MCCAIN (continuing directly): I was paying for calls that stated the facts. The question that was asked me was, "Are you running calls that are—that accuse Governor Bush of being anti-Catholic or practicing racial bigotry?" I said no then. I say no now. We were running factual statement

But, as the posted transcript (which Russert read) makes clear, McCain was not asked if he was "running calls that accuse Governor Bush of being anti-Catholic or practicing bigotry." As we have pointed out before, McCain's oft-repeated account of what he was asked is difficult to square with the facts.

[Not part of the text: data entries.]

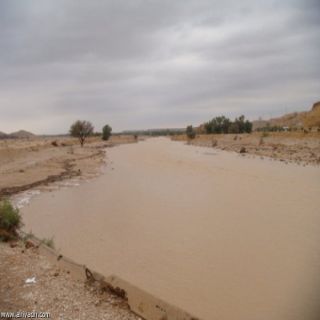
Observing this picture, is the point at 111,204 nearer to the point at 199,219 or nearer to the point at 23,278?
the point at 199,219

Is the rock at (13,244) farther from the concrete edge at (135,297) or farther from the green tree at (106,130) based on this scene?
the green tree at (106,130)

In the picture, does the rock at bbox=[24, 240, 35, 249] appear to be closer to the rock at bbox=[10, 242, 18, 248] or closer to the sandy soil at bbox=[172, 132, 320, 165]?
the rock at bbox=[10, 242, 18, 248]

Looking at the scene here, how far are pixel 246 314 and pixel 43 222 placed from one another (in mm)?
9057

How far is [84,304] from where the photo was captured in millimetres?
5770

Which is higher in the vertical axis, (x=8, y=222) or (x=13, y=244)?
(x=8, y=222)

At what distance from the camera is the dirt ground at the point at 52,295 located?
553cm

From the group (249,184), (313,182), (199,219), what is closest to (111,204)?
(199,219)

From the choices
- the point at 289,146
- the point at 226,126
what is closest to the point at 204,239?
the point at 289,146

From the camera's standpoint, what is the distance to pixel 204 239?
10.6 meters

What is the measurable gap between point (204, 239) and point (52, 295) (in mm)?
5604

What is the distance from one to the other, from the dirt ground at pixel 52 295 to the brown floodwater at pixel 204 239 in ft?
5.02

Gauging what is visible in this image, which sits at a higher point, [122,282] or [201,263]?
[122,282]

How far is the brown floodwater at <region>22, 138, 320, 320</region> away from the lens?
7145mm

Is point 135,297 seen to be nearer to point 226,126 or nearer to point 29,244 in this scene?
point 29,244
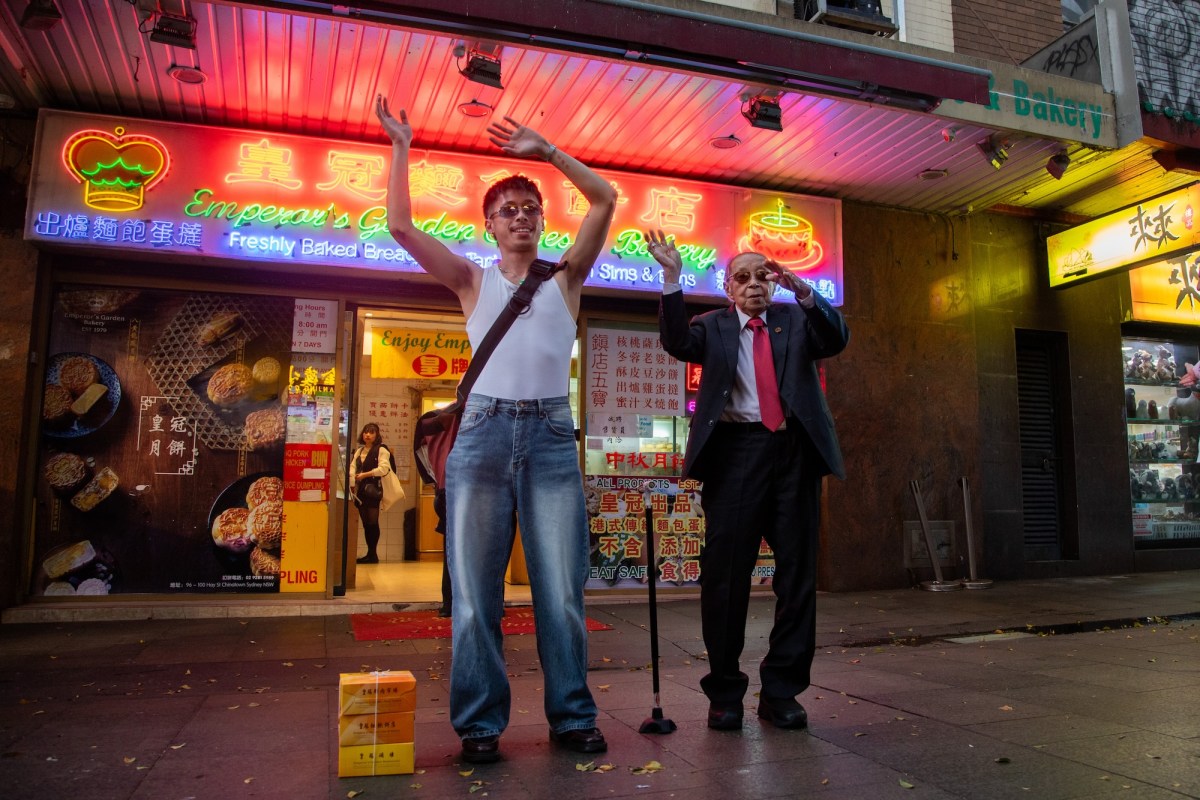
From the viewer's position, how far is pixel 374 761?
9.55 ft

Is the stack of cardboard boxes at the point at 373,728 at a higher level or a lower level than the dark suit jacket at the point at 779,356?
lower

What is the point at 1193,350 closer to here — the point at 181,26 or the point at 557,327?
the point at 557,327

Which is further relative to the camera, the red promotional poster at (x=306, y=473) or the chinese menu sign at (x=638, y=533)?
the chinese menu sign at (x=638, y=533)

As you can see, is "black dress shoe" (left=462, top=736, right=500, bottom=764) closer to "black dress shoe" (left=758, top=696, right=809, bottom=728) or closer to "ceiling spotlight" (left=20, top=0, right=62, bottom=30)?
"black dress shoe" (left=758, top=696, right=809, bottom=728)

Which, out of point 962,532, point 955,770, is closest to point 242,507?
point 955,770

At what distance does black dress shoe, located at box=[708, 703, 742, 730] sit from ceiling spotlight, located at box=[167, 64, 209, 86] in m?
5.78

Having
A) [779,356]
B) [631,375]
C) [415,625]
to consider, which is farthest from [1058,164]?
[415,625]

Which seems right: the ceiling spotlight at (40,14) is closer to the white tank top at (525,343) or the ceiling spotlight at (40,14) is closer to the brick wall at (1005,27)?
the white tank top at (525,343)

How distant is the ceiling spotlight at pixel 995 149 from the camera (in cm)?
762

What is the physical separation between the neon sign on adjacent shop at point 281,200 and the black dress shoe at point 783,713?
496 centimetres

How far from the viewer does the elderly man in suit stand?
358 cm

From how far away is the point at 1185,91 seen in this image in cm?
848

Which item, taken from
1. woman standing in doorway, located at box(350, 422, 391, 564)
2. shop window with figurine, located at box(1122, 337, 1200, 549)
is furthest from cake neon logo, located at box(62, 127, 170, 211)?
shop window with figurine, located at box(1122, 337, 1200, 549)

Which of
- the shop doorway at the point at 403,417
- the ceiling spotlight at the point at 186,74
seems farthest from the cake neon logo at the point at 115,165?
the shop doorway at the point at 403,417
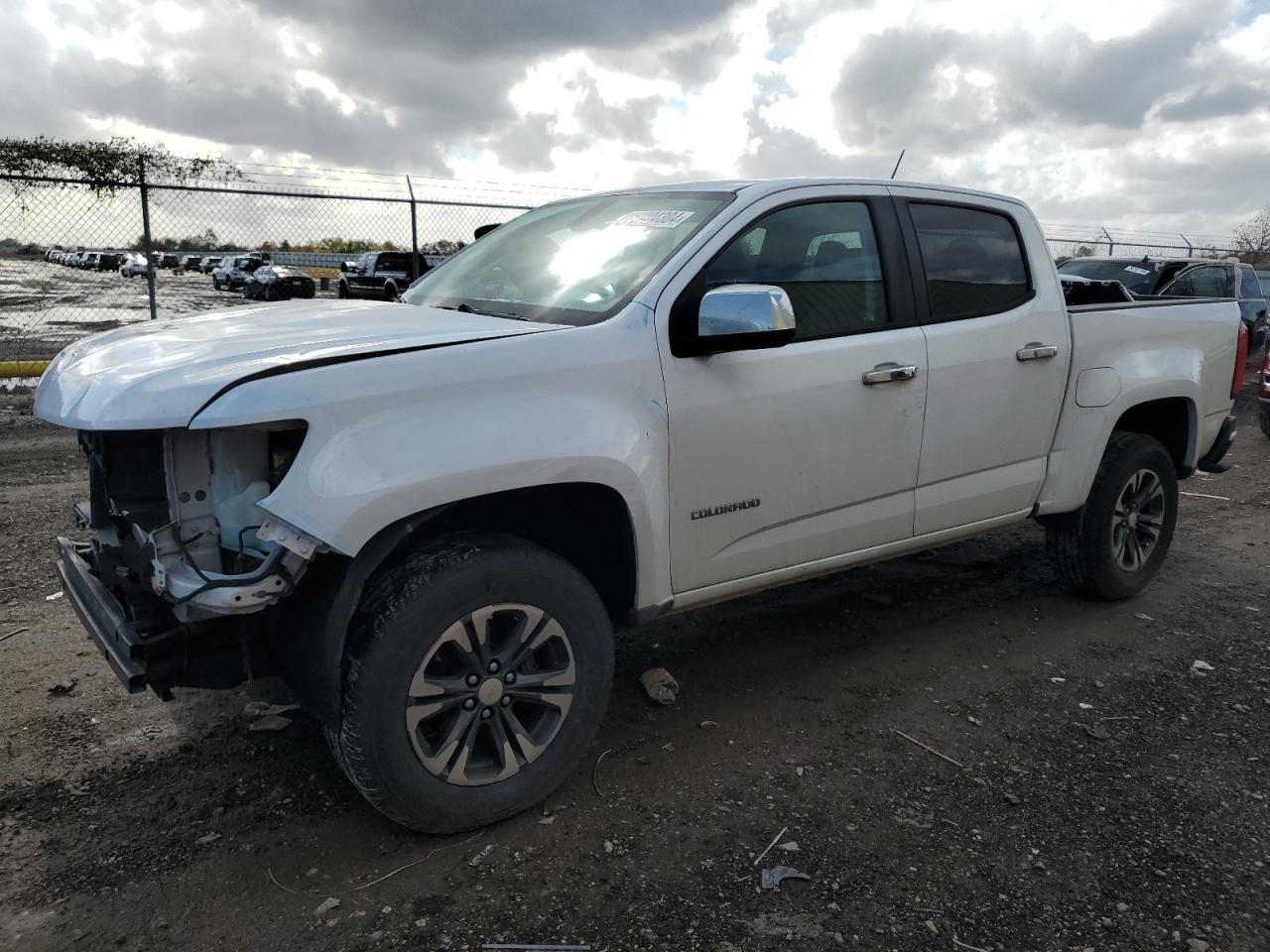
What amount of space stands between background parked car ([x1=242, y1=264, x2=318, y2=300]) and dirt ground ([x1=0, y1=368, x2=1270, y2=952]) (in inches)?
900

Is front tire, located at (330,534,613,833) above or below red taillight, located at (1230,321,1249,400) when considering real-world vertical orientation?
below

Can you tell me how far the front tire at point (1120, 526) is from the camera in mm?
4559

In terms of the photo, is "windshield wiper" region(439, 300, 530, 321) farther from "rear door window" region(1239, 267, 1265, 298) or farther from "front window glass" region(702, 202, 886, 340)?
"rear door window" region(1239, 267, 1265, 298)

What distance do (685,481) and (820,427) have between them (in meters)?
0.61

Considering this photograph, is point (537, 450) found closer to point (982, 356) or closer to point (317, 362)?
point (317, 362)

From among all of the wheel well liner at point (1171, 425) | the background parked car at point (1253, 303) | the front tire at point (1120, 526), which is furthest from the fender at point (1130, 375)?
the background parked car at point (1253, 303)

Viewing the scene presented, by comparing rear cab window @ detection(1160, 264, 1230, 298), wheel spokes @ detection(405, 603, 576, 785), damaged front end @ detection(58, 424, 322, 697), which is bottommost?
wheel spokes @ detection(405, 603, 576, 785)

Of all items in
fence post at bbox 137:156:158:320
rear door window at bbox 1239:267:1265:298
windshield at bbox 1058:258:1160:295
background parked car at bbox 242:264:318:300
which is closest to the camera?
fence post at bbox 137:156:158:320

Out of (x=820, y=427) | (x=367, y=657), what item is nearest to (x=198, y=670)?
(x=367, y=657)

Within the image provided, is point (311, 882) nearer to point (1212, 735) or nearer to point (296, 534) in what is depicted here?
point (296, 534)

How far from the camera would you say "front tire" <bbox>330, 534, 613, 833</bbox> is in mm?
2545

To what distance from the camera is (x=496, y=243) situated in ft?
13.3

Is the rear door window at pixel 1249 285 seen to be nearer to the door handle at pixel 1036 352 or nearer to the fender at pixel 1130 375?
the fender at pixel 1130 375

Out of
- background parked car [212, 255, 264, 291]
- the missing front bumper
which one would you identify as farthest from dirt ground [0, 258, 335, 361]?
the missing front bumper
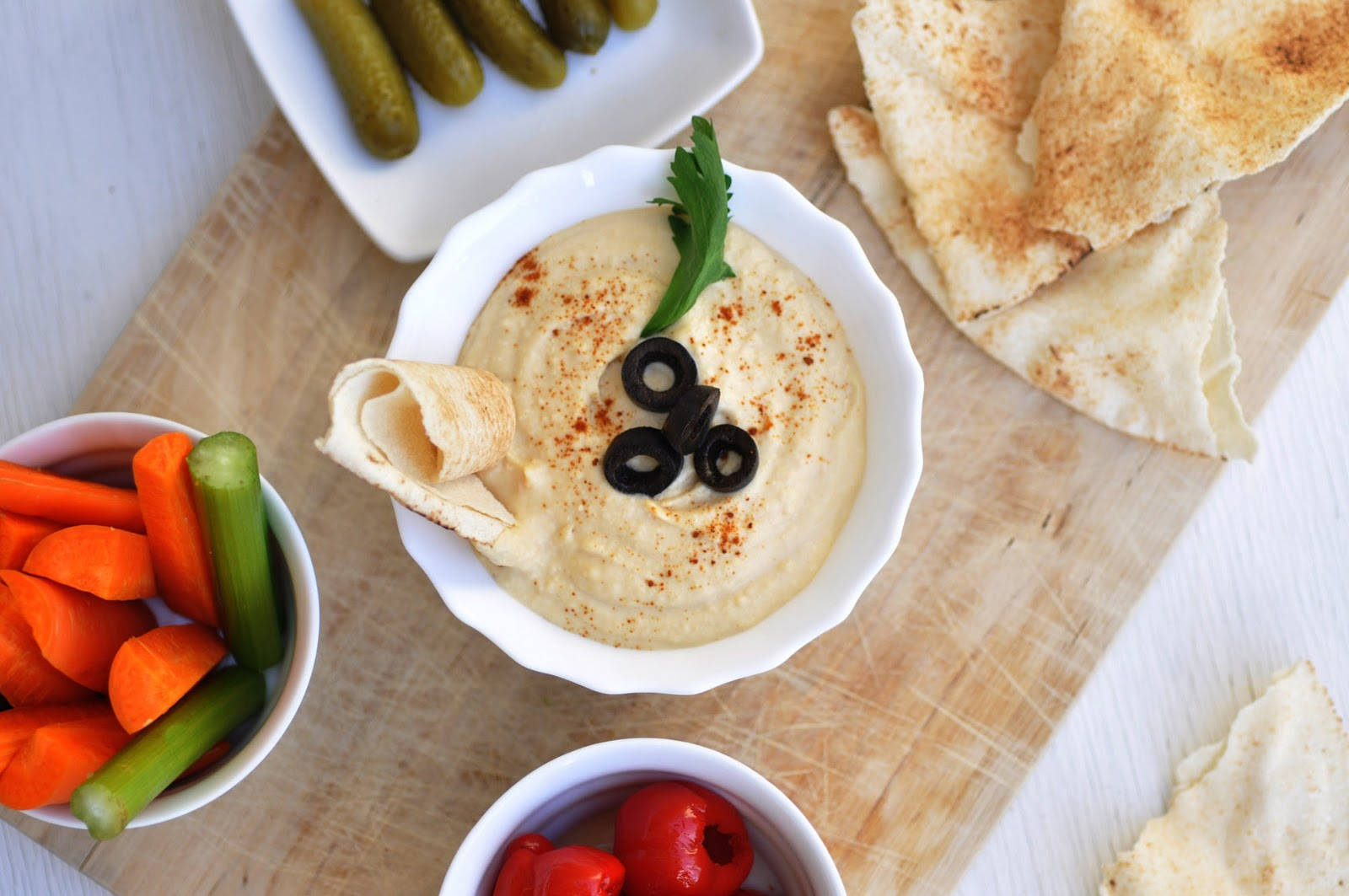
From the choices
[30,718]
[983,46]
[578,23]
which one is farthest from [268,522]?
[983,46]

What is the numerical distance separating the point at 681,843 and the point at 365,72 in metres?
1.82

What did McCain say when Russert brought this up? Nothing, because Russert never mentioned the discrepancy. Having just read the text of Gregory's question, he accepted McCain's description of the question without any question or comment. At this point, Russert had had an entire week since Sam Donaldson accepted the same odd statement from McCain on This Week (see THE DAILY HOWLER, 2/29/00). We mention this not to pile on McCain—again, we think this issue has been thoroughly explored. But it's important to see the weakness of the analytical skills found at the top of our national discourse. We don't know how to explain this work—Russert clearly wasn't trying to coddle McCain, since he went on to criticize McCain for being indirect to the point where McCain was visibly annoyed. But it's important to understand: the most obvious howlers often pass unnoticed at the top levels of our national discourse. This example was so stark, so puzzling and so disappointing that it brought the analysts right out of their chairs. What's the point of asking a question if you're prepared to accept answers like this?